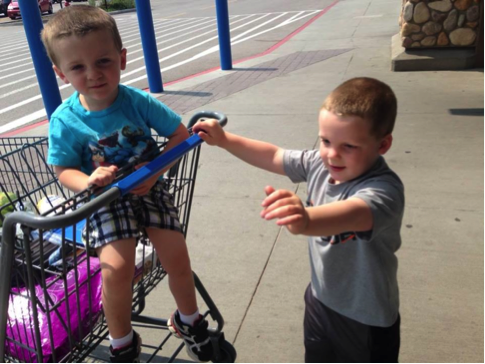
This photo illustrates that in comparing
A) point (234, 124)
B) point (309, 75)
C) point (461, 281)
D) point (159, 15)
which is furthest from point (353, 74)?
point (159, 15)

Requirement
Please copy every line of the item above, leaving out the picture, and add -50 to each coordinate in the answer.

Answer for this exercise
This photo illustrates that in comparing
A) point (234, 124)
B) point (309, 75)
C) point (461, 281)
D) point (159, 15)
which is furthest from point (353, 74)?
point (109, -35)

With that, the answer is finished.